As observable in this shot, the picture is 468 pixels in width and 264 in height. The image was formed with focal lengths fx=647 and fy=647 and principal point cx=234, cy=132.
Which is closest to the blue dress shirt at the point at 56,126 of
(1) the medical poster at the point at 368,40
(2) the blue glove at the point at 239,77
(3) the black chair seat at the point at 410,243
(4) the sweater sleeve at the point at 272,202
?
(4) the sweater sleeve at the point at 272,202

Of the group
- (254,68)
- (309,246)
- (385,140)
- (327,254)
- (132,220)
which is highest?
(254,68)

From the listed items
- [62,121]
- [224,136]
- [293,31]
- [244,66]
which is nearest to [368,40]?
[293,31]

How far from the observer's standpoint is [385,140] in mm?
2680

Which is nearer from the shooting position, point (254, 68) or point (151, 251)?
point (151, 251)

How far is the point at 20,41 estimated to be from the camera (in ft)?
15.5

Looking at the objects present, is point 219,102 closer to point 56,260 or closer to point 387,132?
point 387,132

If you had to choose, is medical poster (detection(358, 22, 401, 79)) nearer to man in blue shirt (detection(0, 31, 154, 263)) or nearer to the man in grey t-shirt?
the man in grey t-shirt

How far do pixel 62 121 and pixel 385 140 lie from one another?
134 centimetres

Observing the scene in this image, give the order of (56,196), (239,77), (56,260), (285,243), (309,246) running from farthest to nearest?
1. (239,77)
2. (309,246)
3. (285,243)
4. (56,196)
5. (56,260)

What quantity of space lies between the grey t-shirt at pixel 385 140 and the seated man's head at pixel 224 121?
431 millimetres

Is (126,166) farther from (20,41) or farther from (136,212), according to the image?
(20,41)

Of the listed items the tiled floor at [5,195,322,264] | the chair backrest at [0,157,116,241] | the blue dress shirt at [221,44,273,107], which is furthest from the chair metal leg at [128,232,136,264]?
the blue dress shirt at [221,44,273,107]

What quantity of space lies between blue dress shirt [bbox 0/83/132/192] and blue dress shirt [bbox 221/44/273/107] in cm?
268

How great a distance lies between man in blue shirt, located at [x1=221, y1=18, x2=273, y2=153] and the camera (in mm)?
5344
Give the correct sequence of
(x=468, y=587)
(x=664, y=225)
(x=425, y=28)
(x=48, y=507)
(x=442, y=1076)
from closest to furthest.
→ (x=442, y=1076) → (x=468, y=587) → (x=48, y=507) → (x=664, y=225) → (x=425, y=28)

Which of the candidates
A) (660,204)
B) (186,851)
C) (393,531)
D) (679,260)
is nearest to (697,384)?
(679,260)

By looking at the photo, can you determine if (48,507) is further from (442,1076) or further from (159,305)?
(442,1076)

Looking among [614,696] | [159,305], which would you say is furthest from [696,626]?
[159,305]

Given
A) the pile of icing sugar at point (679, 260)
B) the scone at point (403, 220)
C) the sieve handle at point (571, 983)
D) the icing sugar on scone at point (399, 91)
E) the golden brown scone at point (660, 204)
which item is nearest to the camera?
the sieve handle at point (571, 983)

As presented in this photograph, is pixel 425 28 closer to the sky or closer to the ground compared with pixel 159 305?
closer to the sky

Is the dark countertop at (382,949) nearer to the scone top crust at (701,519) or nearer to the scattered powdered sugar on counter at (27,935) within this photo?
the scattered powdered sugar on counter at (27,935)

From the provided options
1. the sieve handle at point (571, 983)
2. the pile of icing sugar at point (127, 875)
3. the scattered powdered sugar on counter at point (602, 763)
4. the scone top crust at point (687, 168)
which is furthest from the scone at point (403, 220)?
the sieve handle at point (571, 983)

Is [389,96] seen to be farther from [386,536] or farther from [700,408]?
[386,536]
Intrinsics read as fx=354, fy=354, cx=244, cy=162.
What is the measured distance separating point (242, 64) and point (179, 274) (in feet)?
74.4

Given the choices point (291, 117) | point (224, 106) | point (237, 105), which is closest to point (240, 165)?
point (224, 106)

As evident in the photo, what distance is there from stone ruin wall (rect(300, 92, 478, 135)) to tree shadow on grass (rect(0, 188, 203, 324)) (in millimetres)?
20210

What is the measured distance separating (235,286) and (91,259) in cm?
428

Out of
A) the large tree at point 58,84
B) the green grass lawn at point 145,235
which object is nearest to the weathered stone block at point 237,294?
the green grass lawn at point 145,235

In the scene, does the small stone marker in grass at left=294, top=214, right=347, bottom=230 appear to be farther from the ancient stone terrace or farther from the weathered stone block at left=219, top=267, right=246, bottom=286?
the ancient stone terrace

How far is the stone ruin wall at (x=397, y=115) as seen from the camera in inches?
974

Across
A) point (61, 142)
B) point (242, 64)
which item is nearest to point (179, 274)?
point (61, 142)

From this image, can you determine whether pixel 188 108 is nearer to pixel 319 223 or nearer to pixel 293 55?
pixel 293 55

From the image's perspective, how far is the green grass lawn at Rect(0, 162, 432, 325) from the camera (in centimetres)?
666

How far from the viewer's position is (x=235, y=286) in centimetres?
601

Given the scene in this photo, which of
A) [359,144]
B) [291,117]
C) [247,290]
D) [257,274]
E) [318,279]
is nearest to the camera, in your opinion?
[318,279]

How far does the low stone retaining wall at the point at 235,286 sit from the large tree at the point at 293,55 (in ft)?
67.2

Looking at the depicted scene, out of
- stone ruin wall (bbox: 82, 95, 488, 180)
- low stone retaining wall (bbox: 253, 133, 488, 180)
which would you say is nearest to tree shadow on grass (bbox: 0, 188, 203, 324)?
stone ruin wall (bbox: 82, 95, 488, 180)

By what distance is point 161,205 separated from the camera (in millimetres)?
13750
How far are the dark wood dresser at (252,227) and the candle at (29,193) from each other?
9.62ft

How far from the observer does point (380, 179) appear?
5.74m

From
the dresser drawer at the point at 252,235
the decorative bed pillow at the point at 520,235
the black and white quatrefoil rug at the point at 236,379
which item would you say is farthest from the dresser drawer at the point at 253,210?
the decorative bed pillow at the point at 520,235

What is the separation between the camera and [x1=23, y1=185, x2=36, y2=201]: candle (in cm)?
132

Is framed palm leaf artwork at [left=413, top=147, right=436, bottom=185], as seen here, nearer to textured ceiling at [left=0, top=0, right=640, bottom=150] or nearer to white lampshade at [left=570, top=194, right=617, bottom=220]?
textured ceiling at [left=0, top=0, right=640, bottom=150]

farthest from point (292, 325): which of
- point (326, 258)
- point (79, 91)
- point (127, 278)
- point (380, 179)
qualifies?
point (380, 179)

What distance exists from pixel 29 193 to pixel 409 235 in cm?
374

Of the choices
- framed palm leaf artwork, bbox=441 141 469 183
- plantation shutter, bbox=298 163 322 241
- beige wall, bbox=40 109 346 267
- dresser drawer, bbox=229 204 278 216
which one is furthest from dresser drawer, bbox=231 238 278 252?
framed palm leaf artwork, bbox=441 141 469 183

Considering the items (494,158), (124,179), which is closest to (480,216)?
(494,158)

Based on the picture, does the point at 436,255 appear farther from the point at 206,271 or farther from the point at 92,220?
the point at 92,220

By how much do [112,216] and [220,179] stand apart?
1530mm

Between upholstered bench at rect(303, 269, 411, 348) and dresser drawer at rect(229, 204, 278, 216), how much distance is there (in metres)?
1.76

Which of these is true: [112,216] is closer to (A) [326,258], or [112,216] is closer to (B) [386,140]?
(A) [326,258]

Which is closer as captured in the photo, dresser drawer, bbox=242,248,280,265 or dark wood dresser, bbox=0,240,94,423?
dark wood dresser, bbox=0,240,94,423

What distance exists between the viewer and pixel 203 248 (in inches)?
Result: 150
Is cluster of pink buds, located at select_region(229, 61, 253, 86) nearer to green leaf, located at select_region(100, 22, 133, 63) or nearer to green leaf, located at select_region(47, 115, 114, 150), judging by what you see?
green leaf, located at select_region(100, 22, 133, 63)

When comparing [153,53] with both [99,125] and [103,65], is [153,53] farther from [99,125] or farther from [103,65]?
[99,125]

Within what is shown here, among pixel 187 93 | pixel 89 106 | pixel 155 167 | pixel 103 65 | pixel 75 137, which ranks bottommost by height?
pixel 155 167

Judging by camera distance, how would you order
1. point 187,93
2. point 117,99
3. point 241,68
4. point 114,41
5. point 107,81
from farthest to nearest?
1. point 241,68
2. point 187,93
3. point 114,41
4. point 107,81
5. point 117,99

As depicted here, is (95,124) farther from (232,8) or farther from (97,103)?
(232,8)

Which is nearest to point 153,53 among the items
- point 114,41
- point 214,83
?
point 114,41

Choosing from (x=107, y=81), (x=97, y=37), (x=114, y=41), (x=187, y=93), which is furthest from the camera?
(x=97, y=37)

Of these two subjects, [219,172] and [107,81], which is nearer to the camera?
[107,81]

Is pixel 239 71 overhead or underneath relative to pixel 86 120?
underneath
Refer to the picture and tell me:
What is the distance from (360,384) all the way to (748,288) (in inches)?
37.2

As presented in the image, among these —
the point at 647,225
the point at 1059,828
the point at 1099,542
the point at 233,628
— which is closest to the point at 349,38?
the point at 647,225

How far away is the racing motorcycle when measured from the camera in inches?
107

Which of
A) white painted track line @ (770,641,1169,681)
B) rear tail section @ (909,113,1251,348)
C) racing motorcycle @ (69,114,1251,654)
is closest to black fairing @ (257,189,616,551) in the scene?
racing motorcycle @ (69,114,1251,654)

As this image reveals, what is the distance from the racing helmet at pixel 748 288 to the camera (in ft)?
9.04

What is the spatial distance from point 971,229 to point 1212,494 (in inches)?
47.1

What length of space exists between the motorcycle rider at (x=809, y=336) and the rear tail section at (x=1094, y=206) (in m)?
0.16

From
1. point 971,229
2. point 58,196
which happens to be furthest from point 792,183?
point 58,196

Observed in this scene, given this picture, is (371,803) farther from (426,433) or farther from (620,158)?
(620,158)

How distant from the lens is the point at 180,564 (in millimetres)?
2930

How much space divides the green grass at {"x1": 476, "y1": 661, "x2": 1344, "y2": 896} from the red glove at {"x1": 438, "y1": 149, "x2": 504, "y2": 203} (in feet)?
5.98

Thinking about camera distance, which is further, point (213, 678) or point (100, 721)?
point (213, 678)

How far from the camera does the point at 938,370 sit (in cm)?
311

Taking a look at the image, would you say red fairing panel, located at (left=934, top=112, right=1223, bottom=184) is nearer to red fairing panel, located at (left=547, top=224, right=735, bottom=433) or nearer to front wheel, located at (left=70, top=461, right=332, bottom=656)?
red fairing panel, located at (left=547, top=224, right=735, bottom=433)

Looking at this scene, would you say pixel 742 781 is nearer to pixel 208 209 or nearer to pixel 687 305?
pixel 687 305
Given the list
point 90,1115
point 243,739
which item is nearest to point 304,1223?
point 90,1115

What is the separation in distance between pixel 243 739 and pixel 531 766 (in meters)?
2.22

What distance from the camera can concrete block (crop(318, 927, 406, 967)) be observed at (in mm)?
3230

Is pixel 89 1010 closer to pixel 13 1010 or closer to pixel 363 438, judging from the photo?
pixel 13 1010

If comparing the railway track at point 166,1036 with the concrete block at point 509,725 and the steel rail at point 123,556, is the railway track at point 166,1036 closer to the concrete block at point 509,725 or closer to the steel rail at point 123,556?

◆ **Written problem**
Update the entries from the first line through the line that contains "(2) the blue glove at the point at 239,77", changing "blue dress shirt" to "navy dress shirt" and keeping everything else the same.

◆ **Reply to the task**
As observable in this shot, the picture is 468 pixels in width and 264 in height. The image was formed with focal lengths fx=647 and fy=647 and principal point cx=234, cy=132.
Which is closest to the navy dress shirt at the point at 56,126 of
(1) the medical poster at the point at 368,40
(2) the blue glove at the point at 239,77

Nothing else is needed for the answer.